Bernhard

GT Masters: Vorschau Nürburgring

— 04.08.2016

Das Team der Rennfahrer

Das Team 75 Bernhard reist als Sieger zum GT-Masters-Rennwochenende an den Nürburgring. Auto Bild Motorsport sprach mit Teammanager Klaus Graf.

Jetzt beginnt die heiße Phase der Saison im ADAC GT-Masters. Das Rennwochenende am Nürburgring (Samstag + Sonntag, 13.15 Uhr, Sport 1) ist das drittletzte in der Saison. In der Liga der Supersportwagen läuft es in der Entscheidung um den Titel auf einen Dreikampf von Teams drei verschiedener Hersteller raus. Aktuell führen Jules Gounon (21) und Daniel Keilwitz  (27) in einer Corvette C7 GT3 von Callaway (120 Punkte), vor Christopher Mies (27) und Connor de Phillippi (23, Land, Audi R8 LMS, 91 Punkte), sowie Titelverteidiger Luca Ludwig (27) und Sebastian Asch (29, Zakspeed, Mercedes AMG GT3, 79 Punkte).

Doch seit dem Erfolg im ersten Rennen am Red-Bull-Ring mischt auch der Porsche 911 GT3 R des Team 75 Bernhard von Sportwagen-Weltmeister Timo Bernhard (35) und seinem Vater Rüdiger vorn mit. „Gerade zu Beginn der Saison war ja alles sehr neu für uns, sowohl das Auto, aber auch die Rennserie“, erzählt Teammanager Klaus Graf  (47) im Gespräch mit AUTO BILD MOTORSPORT. „Wir konnten uns dann aber Stück für Stück verbessern. In der Pause von Anfang Juni bis Ende Juli haben wir dann nochmal getestet – und das hat uns sehr geholfen."

Die Corvette C7 GT3 von Keilwitz und Gounon führt die Tabelle an

David Jahn (25) liegt für den Rennstall derzeit auf Platz fünf in der Fahrerwertung. Wie schon am Red-Bull-Ring wird er in den restlichen drei Saisonläufen (Rennen sind es ja noch sechs) vom Franzosen Kevin Estre (27) unterstützt. Einen Sieg gleich in der ersten Saison, das haben die Chefs des Rennstalls nicht erwartet. Graf: „Wir wussten schon, dass wir eine Chance dazu haben, aber wirklich rechnen kann man damit in der ersten Saison nicht unbedingt."

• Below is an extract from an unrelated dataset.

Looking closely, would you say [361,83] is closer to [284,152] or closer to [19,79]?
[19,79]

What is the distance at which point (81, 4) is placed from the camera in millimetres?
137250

Gerade für ein neues Team ist das GT-Masters eine große Herausforderung. „Die Leistung der Autos ist durch die Balance of Performance sehr eng. Man muss fokussiert arbeiten. Die Rennen haben mit einer Stunde Dauer einen Sprintcharakter, das heißt es ist relativ wichtig, dass man vorne startet. Dem Qualifying kommt also große Bedeutung zu. Im Rennen muss man fehlerfrei bleiben, vor allem beim Pflichtboxenstopp. Da versucht man so kurz wie möglich zu stehen, darf aber die vorgegebene Boxenzeit nicht unterschreiten, sonst kassiert man eine Durchfahrtsstrafe. Das bringt gewisse Risiken mit sich. Man muss in dieser einen Stunde einfach alles auf den Punkt bringen“, erklärt Graf.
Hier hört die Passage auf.